---------- PROVIDED INFORMATION

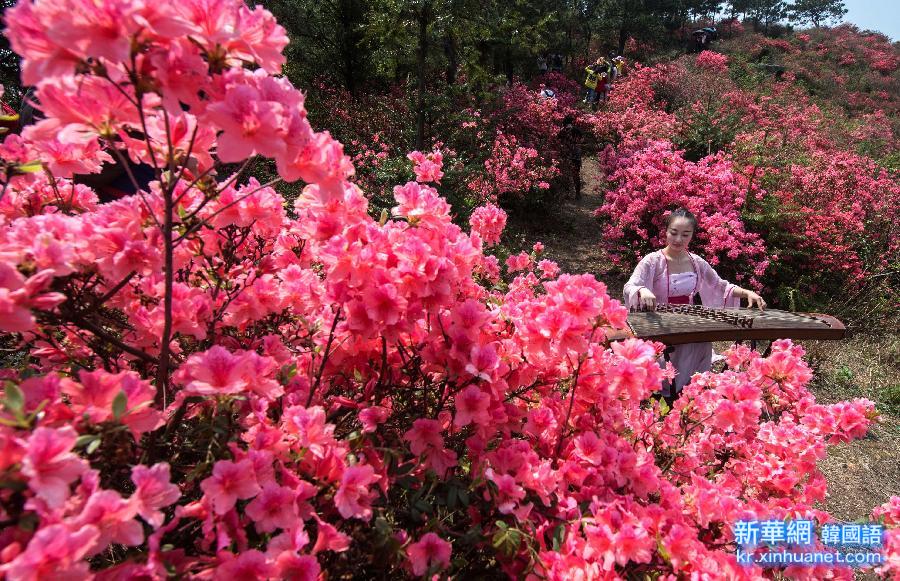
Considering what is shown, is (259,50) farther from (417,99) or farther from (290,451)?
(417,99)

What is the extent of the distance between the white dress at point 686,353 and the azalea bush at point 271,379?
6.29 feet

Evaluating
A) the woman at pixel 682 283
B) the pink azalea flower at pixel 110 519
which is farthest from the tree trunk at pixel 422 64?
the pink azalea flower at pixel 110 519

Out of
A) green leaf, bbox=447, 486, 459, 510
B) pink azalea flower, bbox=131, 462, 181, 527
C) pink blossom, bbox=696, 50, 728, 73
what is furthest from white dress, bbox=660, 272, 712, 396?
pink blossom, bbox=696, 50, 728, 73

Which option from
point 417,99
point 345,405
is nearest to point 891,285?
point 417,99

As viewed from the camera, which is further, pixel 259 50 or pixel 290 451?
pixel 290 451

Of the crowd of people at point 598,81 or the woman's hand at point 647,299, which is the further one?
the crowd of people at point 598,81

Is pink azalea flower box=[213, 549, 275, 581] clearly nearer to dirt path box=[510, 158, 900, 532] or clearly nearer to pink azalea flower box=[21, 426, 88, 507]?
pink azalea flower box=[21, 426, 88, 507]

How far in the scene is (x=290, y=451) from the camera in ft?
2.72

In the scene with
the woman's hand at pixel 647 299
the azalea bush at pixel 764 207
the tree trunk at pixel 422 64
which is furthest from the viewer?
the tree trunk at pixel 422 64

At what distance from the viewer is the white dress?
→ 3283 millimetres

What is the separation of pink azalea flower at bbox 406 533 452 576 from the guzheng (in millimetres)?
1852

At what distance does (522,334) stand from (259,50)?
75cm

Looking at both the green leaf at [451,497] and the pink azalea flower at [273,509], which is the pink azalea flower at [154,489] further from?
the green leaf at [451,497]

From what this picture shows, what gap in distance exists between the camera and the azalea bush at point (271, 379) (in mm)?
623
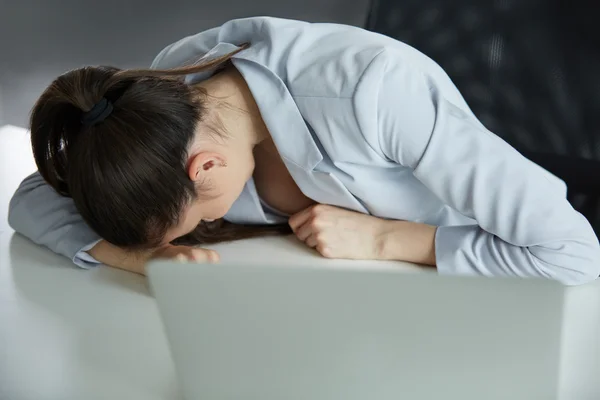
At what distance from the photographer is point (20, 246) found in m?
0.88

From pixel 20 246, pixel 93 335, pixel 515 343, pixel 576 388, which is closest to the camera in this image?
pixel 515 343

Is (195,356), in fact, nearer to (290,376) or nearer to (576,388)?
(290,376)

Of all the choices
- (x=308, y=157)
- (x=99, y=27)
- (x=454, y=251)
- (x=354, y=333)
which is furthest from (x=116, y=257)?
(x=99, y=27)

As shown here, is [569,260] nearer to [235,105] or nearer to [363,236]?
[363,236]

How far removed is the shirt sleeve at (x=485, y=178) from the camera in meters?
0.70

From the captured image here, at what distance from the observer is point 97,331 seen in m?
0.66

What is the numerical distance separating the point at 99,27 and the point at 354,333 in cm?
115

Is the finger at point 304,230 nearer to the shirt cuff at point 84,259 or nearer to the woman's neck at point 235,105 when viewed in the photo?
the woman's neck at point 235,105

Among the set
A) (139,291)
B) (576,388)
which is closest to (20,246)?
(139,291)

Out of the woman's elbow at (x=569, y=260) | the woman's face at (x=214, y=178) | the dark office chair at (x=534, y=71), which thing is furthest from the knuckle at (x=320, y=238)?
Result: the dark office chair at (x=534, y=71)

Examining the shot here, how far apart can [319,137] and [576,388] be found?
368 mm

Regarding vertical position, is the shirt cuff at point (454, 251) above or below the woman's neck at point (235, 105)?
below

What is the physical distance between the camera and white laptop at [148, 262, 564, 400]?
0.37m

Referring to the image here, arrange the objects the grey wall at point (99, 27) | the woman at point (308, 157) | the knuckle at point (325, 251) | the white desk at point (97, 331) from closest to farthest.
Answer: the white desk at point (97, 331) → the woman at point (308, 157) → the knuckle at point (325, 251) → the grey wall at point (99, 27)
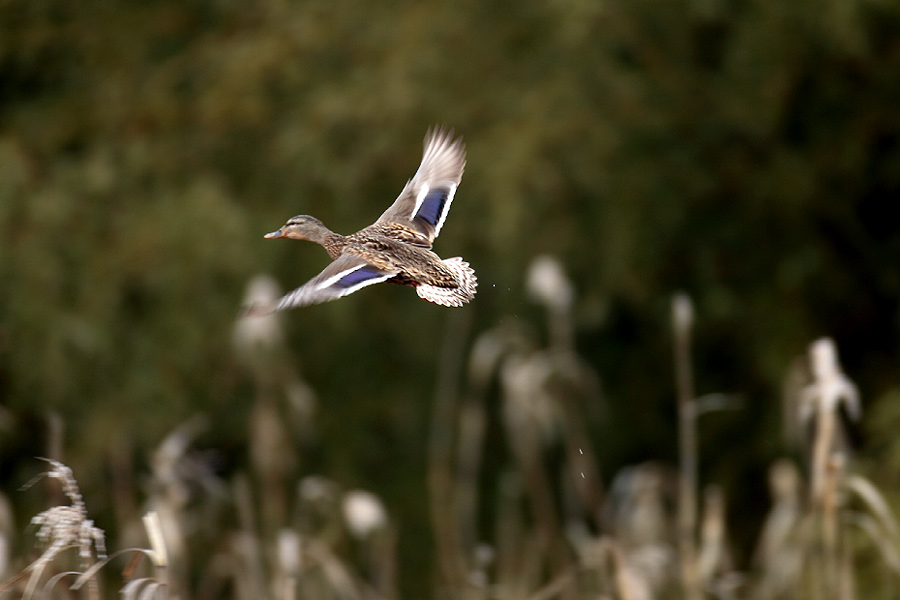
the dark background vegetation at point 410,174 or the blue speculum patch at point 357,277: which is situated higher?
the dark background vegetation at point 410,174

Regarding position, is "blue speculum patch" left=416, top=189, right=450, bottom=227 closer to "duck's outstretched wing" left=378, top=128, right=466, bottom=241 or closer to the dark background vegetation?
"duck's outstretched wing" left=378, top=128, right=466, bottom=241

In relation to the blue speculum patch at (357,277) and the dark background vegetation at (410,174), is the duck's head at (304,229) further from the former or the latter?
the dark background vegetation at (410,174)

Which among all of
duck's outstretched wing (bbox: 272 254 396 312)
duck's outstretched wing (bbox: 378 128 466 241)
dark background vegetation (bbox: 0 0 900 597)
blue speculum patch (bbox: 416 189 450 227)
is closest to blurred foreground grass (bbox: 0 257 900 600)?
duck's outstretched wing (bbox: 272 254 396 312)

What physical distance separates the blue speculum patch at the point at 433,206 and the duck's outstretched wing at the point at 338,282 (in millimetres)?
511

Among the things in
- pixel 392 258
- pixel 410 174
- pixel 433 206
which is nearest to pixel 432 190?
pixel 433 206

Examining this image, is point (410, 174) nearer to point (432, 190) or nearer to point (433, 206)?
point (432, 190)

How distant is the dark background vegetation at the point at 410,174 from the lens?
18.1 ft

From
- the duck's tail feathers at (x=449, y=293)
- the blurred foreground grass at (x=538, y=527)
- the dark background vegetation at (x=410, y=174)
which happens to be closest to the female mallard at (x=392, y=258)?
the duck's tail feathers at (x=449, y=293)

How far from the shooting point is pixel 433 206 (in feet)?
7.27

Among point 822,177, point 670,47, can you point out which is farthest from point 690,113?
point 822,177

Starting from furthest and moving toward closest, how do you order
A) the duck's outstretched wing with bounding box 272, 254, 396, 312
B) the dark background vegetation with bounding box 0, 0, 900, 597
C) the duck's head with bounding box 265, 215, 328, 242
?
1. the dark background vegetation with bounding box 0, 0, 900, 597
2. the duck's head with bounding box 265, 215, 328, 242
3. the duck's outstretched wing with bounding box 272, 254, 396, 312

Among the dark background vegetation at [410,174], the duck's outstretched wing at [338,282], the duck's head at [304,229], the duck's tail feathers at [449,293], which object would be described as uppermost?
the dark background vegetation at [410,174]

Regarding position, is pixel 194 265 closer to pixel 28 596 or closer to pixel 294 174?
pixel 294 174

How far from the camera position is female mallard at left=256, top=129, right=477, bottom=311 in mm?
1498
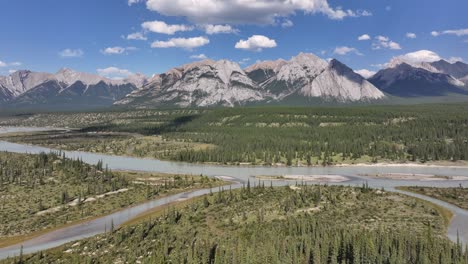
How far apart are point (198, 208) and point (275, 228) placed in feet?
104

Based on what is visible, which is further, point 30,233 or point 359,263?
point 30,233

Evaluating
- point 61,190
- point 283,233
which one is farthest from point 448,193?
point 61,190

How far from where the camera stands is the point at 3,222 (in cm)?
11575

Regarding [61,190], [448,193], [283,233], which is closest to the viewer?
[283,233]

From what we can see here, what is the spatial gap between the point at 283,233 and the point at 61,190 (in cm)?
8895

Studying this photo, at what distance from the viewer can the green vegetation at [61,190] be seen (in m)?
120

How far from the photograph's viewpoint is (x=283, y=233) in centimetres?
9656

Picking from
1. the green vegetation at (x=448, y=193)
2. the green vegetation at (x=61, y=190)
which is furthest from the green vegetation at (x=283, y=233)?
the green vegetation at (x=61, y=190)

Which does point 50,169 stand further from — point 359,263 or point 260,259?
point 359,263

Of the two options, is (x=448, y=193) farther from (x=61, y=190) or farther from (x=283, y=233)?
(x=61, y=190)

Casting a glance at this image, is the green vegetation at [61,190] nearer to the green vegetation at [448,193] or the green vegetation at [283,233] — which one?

--------------------
---------- PROVIDED INFORMATION

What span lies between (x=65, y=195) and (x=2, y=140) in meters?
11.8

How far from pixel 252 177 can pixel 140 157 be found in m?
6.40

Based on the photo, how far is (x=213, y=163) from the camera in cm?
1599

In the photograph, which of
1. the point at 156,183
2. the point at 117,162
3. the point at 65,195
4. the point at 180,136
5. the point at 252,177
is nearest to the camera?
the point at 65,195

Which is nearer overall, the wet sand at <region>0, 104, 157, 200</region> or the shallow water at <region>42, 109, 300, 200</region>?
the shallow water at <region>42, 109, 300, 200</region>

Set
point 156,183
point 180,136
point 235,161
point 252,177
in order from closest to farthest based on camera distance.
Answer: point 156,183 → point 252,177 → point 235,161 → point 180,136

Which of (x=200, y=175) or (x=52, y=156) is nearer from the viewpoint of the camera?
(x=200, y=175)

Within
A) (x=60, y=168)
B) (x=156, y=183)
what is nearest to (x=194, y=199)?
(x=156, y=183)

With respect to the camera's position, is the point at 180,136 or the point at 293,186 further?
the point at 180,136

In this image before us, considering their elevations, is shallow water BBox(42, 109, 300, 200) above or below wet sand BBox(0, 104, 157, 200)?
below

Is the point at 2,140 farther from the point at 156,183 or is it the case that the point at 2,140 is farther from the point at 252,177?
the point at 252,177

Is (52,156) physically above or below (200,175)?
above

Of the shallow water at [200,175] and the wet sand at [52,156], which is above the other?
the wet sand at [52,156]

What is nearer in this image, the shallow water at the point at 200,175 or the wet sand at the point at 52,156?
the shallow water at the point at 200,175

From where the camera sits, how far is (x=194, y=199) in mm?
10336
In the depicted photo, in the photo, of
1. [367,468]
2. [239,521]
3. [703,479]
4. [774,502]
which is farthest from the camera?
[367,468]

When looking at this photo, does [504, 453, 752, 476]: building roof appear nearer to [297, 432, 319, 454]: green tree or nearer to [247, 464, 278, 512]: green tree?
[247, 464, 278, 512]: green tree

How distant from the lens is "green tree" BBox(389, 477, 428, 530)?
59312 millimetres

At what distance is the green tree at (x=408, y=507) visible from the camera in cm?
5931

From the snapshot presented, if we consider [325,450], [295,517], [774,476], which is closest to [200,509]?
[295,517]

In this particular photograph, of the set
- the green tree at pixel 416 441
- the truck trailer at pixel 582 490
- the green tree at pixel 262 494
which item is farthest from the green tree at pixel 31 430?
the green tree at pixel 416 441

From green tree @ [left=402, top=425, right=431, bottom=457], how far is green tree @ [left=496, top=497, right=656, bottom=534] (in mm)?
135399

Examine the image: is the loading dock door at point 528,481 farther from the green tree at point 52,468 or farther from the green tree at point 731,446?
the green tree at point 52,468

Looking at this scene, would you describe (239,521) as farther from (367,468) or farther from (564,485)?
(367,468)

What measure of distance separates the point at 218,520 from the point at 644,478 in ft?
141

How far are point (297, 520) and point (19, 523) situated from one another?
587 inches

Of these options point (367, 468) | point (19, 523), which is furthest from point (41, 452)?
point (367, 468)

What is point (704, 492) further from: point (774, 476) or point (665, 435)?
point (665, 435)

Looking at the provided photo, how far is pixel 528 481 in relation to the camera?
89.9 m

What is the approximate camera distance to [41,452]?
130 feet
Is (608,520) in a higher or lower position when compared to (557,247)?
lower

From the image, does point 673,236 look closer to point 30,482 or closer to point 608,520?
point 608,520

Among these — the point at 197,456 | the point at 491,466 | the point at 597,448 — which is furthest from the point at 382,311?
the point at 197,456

--------------------
---------- PROVIDED INFORMATION

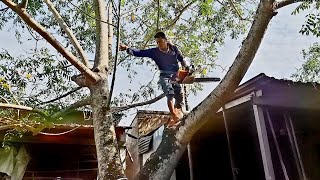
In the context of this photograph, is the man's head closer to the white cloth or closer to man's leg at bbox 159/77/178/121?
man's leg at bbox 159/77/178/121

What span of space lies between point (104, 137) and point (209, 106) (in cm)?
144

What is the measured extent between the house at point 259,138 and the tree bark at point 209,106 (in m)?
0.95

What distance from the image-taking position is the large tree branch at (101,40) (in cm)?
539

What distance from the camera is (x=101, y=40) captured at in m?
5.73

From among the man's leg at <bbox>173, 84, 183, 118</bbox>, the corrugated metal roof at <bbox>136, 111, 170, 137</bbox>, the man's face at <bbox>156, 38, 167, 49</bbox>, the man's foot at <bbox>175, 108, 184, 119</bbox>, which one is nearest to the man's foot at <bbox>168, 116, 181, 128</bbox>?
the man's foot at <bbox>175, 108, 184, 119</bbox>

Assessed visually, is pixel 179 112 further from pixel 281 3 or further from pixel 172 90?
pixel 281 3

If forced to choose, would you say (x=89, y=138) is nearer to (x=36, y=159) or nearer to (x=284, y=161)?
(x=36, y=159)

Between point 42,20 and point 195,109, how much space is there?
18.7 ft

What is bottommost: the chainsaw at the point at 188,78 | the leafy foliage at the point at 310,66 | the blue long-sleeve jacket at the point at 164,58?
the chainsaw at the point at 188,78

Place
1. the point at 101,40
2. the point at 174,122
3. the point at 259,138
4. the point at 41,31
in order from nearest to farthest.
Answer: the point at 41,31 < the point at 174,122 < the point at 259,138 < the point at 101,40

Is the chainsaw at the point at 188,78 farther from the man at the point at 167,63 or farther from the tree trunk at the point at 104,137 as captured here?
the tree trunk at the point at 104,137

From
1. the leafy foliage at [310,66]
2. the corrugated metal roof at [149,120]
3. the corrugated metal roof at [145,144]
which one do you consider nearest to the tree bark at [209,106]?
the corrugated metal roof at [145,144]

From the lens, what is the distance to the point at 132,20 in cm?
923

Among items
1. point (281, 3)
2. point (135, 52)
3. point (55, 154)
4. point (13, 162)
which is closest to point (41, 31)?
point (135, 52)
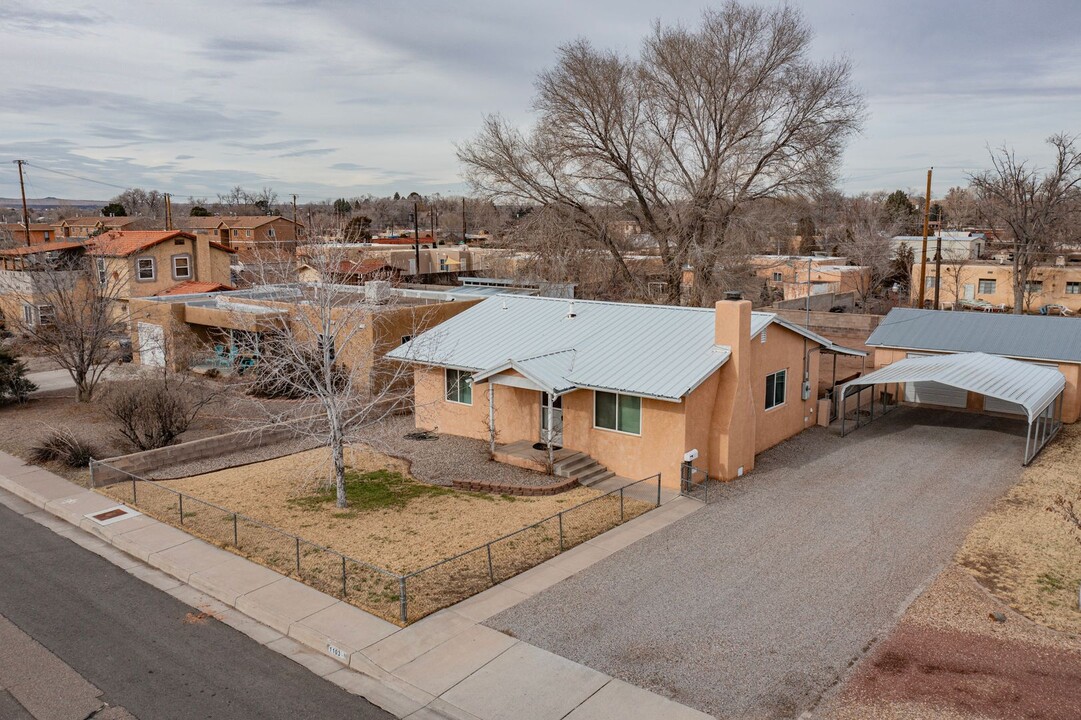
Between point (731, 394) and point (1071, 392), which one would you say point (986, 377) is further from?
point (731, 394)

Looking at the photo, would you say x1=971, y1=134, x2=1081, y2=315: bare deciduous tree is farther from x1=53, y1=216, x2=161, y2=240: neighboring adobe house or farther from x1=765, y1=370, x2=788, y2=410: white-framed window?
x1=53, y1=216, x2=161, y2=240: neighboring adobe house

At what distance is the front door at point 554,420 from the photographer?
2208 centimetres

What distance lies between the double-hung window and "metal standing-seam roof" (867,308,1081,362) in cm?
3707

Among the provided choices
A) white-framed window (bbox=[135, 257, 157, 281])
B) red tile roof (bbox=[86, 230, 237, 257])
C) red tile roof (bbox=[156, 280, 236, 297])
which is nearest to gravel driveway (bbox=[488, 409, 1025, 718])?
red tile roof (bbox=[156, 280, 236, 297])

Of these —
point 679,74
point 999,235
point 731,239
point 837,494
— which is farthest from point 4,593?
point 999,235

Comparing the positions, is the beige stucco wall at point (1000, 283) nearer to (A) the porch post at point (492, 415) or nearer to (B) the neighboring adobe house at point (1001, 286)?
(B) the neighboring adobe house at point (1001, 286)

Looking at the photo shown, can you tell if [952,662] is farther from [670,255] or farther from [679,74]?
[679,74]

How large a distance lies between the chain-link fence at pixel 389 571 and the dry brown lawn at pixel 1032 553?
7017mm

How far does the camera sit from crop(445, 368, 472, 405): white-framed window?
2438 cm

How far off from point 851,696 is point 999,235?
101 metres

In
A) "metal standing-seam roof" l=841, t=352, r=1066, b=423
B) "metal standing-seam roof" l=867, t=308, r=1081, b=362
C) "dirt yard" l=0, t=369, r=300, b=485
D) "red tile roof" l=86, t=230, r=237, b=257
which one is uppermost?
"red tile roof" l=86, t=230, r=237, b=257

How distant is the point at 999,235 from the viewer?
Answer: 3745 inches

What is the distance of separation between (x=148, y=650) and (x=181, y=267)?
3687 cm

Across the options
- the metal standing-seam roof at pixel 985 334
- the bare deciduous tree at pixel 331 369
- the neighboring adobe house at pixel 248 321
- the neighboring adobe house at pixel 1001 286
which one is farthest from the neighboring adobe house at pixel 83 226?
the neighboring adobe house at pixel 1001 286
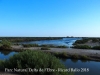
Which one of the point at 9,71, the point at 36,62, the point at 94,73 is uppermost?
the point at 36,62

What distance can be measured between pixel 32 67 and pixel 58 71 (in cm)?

--------------------

WHAT YOU NEED TO DO ::
Please locate every line in the listing above that contains the string "Examining" and copy each one out. Case counts.

FULL RESPONSE ::
Examining the shot here, how far apart can [319,137] and [576,388] be found?
Examining this image, is point (410, 174) nearer to point (432, 190) or nearer to point (433, 206)?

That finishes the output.